When he sits, I check my reflection in the window behind him. The glamour I rely on is firmly in place. The lock on my powers under control. He shouldn’t be able to see through the wholesome “plain Jane” facade, to discover what’s underneath, what’s real. Thanks to Liz, no one should.

“You heard what the man said.” He leans back in his chair and spreads his arms wide, giving me a glimpse of what I know to be a well-muscled chest under the fabric of his shirt. “I’m all yours.” His look is serious, expectant. “What can I do?”

A thousand possibilities rush through my mind. Not one of them has anything to do with the case.

Focus, Emma.

I pull a sheet from the file and give Zack the rundown. “Amy Patterson has been missing for two weeks. She’s thirty years old, an artist. She lives alone. We got the case this morning.”

Zack pulls a pen and a small notebook from his inside coat pocket. “What kind of artist?”

I quickly scan the report. “Painter, Expressionist, mixed media mostly.”

“Kidnapping gone bad?” he speculates.

“Could be. She’s successful. But there’s no known family and, according to her manager, no request for ransom.”

Zack sets the pen and notebook down, centering them deliberately on the empty desk. “Who reported her missing?”

“The manager, Bernadette Haskell. She’s known Amy for years. Haskell owns the gallery in La Jolla where Amy’s art is exclusively exhibited and handles Amy’s gallery bookings and commissions worldwide. I spoke to her earlier this morning. She said Amy rarely leaves her apartment. She both lives and works there. Plus, she has a huge show coming up in New York. And before you ask, yes, she called there to see if Amy might have gone ahead to check the space out.” I shake my head. “She’s not in New York, either.”

His brow furrows. “Why is the FBI involved in a straightforward missing person’s case? Shouldn’t the local police be handling this?”

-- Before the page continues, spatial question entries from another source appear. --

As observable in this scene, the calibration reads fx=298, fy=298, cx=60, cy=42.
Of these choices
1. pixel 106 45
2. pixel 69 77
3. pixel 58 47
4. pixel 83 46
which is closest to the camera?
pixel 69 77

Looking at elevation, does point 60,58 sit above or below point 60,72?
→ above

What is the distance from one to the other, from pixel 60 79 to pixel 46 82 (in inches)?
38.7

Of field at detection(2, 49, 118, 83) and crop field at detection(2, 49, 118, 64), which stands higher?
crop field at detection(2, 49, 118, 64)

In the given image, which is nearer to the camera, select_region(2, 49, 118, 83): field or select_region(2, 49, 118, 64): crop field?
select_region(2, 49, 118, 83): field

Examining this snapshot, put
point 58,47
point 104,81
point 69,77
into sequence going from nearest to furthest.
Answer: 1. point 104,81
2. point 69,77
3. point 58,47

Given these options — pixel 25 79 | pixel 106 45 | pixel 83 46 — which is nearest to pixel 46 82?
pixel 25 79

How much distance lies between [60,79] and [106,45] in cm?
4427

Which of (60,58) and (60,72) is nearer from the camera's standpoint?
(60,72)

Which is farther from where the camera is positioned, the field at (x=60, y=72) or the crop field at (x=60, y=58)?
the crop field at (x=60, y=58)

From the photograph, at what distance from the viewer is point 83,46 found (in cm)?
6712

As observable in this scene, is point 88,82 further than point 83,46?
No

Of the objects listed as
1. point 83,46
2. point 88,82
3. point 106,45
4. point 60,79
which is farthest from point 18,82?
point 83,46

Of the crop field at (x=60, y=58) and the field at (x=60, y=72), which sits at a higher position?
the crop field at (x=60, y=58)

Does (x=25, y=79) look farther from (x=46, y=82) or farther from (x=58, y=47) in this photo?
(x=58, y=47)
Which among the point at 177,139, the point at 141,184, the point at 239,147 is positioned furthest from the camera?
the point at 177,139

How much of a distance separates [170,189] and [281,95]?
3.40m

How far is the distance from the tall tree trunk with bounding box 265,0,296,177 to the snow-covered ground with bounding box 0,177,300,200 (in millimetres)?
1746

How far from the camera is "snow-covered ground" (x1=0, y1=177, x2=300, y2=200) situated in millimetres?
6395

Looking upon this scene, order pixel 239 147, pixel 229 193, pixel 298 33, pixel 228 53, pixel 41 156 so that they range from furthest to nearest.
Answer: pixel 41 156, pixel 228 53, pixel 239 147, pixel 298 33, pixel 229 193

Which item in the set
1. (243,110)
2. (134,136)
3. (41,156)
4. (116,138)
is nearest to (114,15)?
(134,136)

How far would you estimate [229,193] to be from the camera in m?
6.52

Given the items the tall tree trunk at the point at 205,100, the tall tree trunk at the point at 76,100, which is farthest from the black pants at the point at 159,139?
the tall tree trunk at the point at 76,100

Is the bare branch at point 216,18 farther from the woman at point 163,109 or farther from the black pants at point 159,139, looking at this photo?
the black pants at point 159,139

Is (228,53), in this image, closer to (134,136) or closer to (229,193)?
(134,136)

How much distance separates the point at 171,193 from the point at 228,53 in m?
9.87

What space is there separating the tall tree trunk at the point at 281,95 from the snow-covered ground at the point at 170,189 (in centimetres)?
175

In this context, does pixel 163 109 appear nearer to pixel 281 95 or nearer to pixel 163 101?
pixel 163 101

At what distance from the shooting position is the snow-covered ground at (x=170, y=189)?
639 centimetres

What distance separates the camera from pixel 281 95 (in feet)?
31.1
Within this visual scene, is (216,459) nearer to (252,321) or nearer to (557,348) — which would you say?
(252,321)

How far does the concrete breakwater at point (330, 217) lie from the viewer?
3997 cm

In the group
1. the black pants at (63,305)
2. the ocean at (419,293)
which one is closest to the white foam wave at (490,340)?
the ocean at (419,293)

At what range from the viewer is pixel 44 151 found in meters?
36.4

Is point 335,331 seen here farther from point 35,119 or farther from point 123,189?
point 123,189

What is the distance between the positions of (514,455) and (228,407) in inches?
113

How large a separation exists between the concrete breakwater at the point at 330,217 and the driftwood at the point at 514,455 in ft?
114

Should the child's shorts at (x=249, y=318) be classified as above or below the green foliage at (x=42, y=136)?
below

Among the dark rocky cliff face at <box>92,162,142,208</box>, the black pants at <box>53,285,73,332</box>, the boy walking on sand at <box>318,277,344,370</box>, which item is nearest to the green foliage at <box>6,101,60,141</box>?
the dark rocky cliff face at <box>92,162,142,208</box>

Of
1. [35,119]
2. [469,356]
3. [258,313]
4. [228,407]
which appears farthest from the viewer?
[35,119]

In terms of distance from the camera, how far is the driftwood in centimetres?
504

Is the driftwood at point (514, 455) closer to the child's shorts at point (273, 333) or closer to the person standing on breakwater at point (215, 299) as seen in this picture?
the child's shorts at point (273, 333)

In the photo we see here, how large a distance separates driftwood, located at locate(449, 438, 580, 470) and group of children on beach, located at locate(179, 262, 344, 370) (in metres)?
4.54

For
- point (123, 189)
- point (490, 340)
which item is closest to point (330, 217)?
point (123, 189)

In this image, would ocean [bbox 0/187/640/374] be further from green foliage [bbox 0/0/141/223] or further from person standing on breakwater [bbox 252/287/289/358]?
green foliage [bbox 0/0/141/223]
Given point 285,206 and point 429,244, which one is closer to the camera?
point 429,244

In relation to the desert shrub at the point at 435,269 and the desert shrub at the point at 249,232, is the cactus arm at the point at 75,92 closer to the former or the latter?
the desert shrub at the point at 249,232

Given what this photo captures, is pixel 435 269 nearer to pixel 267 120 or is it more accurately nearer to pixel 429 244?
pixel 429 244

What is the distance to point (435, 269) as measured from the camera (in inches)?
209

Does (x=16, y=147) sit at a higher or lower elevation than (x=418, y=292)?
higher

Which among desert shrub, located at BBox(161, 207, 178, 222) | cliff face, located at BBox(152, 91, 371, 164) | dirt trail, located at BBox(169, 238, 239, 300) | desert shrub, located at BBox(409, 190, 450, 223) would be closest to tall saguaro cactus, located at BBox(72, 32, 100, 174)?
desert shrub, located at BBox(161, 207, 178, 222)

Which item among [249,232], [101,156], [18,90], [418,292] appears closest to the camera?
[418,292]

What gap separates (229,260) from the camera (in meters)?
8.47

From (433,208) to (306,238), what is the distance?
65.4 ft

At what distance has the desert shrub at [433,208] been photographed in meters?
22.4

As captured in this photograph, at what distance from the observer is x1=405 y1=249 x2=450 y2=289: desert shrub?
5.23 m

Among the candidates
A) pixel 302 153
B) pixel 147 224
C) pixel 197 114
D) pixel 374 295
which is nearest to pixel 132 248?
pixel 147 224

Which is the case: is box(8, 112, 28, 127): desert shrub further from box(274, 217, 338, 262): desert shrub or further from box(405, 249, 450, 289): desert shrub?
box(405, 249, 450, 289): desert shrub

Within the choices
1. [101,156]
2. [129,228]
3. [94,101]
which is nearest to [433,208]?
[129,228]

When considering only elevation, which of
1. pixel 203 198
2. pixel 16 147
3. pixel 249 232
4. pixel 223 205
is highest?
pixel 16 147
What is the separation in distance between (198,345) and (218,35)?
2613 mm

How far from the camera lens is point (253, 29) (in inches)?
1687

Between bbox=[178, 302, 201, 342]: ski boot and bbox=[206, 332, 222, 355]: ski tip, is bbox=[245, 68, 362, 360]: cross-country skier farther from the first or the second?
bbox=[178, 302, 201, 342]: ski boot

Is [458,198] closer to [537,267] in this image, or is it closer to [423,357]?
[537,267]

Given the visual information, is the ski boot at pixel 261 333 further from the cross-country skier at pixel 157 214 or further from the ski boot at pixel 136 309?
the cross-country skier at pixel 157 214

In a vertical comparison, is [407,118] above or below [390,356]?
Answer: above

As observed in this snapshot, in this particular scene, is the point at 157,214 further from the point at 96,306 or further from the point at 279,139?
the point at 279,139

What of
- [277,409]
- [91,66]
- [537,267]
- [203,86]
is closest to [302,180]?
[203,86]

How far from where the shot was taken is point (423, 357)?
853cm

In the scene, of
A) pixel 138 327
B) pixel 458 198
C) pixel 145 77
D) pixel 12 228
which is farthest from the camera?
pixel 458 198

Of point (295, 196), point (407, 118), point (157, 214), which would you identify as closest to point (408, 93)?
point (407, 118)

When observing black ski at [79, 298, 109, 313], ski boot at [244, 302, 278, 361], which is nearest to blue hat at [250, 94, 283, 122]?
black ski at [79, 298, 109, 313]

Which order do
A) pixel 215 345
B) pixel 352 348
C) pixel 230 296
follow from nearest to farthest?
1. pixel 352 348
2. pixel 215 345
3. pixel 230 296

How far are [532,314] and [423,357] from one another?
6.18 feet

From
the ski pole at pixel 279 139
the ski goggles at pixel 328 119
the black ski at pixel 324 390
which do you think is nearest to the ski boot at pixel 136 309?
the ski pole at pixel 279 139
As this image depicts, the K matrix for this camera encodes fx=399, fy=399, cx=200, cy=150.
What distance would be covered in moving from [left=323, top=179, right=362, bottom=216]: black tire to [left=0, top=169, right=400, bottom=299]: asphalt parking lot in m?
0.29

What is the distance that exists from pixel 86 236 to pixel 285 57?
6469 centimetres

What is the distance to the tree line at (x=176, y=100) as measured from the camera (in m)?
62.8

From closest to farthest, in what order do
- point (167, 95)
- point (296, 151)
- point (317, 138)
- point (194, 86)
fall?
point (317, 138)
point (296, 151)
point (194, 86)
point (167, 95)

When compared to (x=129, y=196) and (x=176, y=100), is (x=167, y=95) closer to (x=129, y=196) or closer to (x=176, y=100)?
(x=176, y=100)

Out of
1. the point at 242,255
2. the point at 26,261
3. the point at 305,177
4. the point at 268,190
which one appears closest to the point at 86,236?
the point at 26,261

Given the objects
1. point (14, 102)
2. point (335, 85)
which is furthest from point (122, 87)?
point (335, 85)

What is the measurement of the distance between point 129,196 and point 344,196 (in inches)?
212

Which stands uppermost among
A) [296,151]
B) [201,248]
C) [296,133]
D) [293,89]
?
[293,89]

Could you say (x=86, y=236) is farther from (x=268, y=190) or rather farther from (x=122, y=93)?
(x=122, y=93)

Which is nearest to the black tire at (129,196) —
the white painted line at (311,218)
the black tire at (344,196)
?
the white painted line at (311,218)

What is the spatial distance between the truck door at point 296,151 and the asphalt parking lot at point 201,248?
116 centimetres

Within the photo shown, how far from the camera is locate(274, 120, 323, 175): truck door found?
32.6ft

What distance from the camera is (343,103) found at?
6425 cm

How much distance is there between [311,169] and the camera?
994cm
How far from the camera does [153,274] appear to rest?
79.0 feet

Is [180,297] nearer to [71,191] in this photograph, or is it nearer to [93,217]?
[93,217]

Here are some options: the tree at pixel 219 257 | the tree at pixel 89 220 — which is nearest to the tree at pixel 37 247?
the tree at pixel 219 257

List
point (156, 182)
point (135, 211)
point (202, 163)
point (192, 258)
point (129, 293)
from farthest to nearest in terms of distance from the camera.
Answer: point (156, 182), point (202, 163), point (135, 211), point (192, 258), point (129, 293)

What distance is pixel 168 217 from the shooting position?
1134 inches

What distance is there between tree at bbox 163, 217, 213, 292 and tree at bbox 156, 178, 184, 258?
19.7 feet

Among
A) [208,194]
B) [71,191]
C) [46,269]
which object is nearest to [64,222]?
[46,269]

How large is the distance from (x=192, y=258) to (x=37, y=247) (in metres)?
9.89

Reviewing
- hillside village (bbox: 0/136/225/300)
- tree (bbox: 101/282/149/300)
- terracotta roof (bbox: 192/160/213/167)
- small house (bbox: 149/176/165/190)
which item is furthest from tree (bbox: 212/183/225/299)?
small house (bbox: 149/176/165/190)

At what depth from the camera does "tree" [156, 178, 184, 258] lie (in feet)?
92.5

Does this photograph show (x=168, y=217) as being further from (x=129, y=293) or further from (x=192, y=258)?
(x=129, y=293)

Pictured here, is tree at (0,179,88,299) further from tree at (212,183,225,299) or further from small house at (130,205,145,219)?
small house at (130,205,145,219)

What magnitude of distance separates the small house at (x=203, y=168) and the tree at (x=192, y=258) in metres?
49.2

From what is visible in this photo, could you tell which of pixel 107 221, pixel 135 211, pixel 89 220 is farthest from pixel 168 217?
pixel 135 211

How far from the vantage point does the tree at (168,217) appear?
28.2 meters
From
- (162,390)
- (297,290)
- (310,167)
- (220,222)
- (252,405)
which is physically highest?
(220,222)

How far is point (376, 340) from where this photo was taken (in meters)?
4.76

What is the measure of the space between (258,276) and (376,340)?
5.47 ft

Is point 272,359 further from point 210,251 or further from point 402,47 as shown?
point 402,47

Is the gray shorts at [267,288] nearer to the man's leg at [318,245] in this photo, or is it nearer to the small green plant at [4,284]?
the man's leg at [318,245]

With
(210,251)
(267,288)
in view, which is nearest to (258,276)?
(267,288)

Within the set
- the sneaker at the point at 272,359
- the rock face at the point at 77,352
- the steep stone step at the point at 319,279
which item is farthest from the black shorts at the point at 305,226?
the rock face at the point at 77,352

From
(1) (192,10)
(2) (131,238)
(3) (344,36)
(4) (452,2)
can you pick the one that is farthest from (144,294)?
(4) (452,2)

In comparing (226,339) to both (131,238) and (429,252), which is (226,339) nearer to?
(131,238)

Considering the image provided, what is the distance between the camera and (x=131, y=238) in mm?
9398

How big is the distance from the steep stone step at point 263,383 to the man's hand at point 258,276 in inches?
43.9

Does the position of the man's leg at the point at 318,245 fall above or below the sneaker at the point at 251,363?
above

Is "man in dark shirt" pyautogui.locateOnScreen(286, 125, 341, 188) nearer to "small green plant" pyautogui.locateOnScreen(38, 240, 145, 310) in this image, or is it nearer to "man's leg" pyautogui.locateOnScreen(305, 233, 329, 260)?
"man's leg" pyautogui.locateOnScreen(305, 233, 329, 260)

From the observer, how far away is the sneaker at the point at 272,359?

I nod. “They should. They are. But Haskell has a friend in the district attorney’s office and he’s calling in a favor. The relationship between Haskell and Patterson was more than purely business. Over the years Patterson became like a daughter to this woman. SDPD hasn’t made much progress. Officially, we’re just reviewing the casework.”


“The fact that she’s missing hit the papers yesterday. The story is getting a fair amount of press. The DA wants us to close the case. It’s an election year and he’s out to win the hearts and minds of the voters. Something with this amount of visibility, if handled right, could clinch what is sure to be a close election.”

“Politics as usual. Where do you want to start?”

“SDPD already covered the usual stuff. They checked the psych wards, hospitals, and morgues. There haven’t been any recent credit card charges or bank withdrawals.”